Muita história para contar
Filha do “seu” João, Raquel Villela, 58, destaca que, além da relação entre os dois, sua mãe (Joana) e Helena tinham uma amizade maravilhosa, sendo amigas inseparáveis. Algo que é confirmado pela aposentada de 79 anos. “A Joana era uma companheirona. Fizemos o enxoval dos netos juntas. No começo, ela não era tão esperta para o tricô. Mas, certo dia, ela me viu fazendo e quis aprender, aí ensinei para a Joana, que acabou ficando craque”, aponta Helena, que também conta um pouco das viagens que os casais costumavam fazer juntos. “Uma vez, fizemos uma espécie de excursão. Fomos para Ouro Preto, Mariana, Serro, Milho Verde e São Gonçalo do Rio das Pedras. Em outra viagem, nós fomos para Goiás Velho, no período em que acontece a Procissão do Fogaréu. Lá, fizemos até fotos segurando a tocha”, lembra.
Para Helena, os momentos mais marcantes e engraçados desta última viagem foi o momento em que decidiram fazer a viagem. “Meu marido resolveu, da noite para o dia, ir para lá (Goiás Velho). Falou com o João e ele topou. Quando chegamos lá, não estávamos conseguindo encontrar hotel. Depois de muita procura, conseguimos encontrar um quarto, onde dormiu nós quatro. Foi uma confusão só”, detalha aos risos.
A família também lembra das personalidades nada parecidas de João Pedro e José Reis. Raquel comenta que, pelo fato de o pai ser militar, ela e os irmãos tiveram uma criação mais rígida. “Na época de escola, se a aula começava às 7h30, meu pai saía comigo, meus irmãos e os filhos da Helena bem cedo, chegando na porta do colégio às 7h10”, destaca. “Enquanto isso, ‘Zezinho’ — que era contador — tinha uma personalidade oposta. Totalmente tranquilo, parava para conversar com todo mundo e, como era ele que nos buscava na saída, éramos os últimos a sair da escola. No caminho para casa, ainda parava com a gente para tomar um caldo de cana”, recorda.
Helena confessa que, até hoje, não entende como os dois se davam bem. “Acho que dá para dizer que, também na amizade, os opostos se atraem”, brinca. “Até a minha relação com a Joana era assim. Uma filha da Raquel disse, certa vez, que os casamentos estavam errados, e que na verdade, deveria ser eu com o João e a Joana com o meu marido”, conta às risadas.
Criançada travessa
Entre os assuntos da conversa, Helena e João lembram dos momentos em que seus filhos foram personagens principais da longa história entre as famílias. “O Paulo (João Paulo), filho da Joana, ia para a minha casa quando era criança e ficava assistindo televisão comigo, na cama. Quando a Joana chegava lá, falava: ‘Não é possível, esse menino aqui!’. Mas não tinha jeito”, destaca. José Augusto Corte Real, 47, é filho de Helena e lembra que também costumava aparecer quase todos os dias na casa de João. “Eu era muito pequeno ainda e não alcançava o botão do quinto andar no elevador. Aí eu parava aqui e pedia para o ‘seu’ João apertar para mim”, conta o servidor público internacional.
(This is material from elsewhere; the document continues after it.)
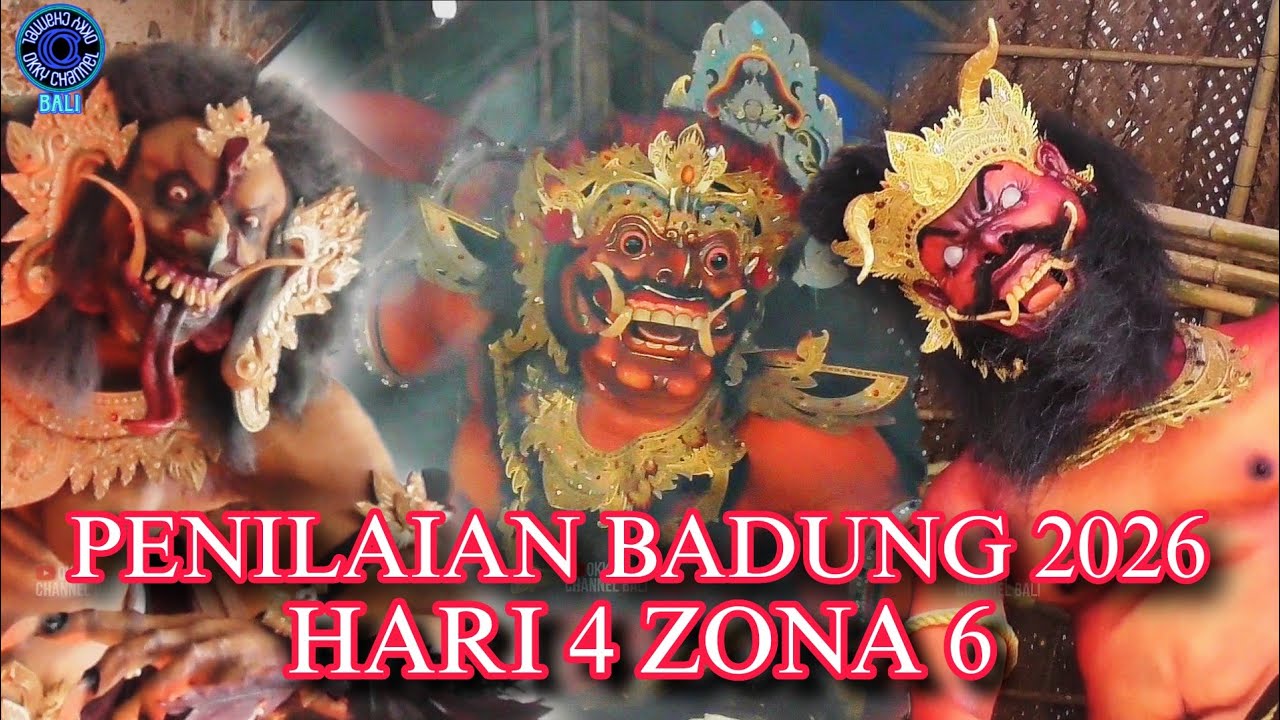 Hari 4 Zona 6 Penilaian Ogoh Ogoh Badung 2026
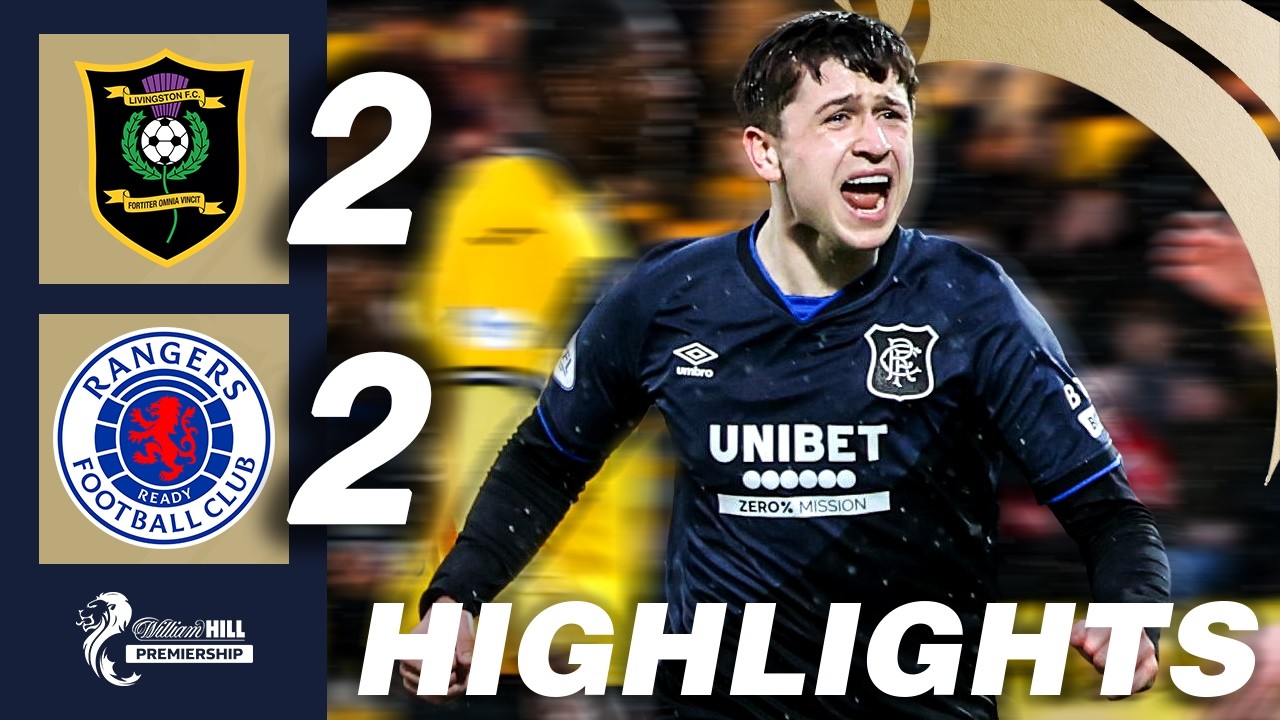 Livingston 2-2 Rangers | HIGHLIGHTS | William Hill Premiership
Helena encerra comentando os apelidos de alguns dos filhos das famílias. “O José Augusto era o ‘Mexirica’, porque ele competia de bicicross com uma roupa toda laranja. Já o João Paulo, era o ‘Bichado’, pois tudo para ele estava bichado. O tênis estava bichado, a bicicleta estava bichada, etc.”, finaliza a aposentada.